(Spatial relationship records)
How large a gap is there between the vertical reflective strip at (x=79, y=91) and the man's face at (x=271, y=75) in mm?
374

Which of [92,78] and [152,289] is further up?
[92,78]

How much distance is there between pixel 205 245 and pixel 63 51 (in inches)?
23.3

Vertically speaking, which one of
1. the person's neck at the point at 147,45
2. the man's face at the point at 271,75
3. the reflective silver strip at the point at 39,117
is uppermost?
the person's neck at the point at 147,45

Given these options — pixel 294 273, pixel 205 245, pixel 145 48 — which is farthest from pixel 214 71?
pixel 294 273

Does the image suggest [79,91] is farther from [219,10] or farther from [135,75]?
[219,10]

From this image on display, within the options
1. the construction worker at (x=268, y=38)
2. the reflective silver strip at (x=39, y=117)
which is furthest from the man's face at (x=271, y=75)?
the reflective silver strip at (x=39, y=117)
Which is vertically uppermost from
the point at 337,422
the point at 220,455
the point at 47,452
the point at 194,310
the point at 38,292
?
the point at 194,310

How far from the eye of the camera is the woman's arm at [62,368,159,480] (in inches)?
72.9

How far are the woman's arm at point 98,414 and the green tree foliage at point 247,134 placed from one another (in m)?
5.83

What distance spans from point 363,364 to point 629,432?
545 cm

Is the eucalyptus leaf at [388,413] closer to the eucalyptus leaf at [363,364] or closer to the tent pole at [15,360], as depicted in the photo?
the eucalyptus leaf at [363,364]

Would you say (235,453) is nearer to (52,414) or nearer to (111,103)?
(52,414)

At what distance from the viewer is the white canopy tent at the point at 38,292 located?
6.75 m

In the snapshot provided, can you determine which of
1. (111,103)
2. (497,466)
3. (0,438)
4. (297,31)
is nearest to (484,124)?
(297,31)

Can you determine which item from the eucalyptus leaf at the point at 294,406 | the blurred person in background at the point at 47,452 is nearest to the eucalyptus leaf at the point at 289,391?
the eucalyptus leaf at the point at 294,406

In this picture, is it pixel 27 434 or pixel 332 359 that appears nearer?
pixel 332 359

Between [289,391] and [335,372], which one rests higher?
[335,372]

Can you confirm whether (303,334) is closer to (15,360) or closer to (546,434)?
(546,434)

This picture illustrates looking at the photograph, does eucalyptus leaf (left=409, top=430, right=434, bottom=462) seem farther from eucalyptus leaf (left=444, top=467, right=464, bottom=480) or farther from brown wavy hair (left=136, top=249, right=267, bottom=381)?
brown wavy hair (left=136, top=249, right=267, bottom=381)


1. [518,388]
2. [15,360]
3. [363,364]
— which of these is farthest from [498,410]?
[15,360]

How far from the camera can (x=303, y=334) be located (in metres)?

**Your goal:** Give the lines exactly as they stand, from the line with "Would you say" through the end of the material.

**Output for this task:**
Would you say (235,453) is nearer to (52,414) or nearer to (111,103)?
(52,414)

At what distance from the viewer is the white canopy tent at the point at 38,292 located?
6.75 m

In the snapshot provided, can you determine which of
1. (111,103)
2. (497,466)
3. (0,438)
4. (297,31)
is nearest to (484,124)?
(297,31)

Can you determine which item from the eucalyptus leaf at the point at 294,406 | the blurred person in background at the point at 47,452 is nearest to the eucalyptus leaf at the point at 289,391?
the eucalyptus leaf at the point at 294,406

In this picture, is it pixel 27 434 or pixel 332 359 that appears nearer?
pixel 332 359

Between [289,391] and [335,372], which one rests higher?
[335,372]

Can you confirm whether (303,334) is closer to (15,360) or closer to (546,434)?
(546,434)

This picture illustrates looking at the photograph, does eucalyptus leaf (left=409, top=430, right=434, bottom=462) seem farther from eucalyptus leaf (left=444, top=467, right=464, bottom=480) or farther from brown wavy hair (left=136, top=249, right=267, bottom=381)?
brown wavy hair (left=136, top=249, right=267, bottom=381)


1. [518,388]
2. [15,360]
3. [363,364]
— which of these is farthest from [498,410]?
[15,360]

How far from the camera can (x=303, y=334) be located (in metres)?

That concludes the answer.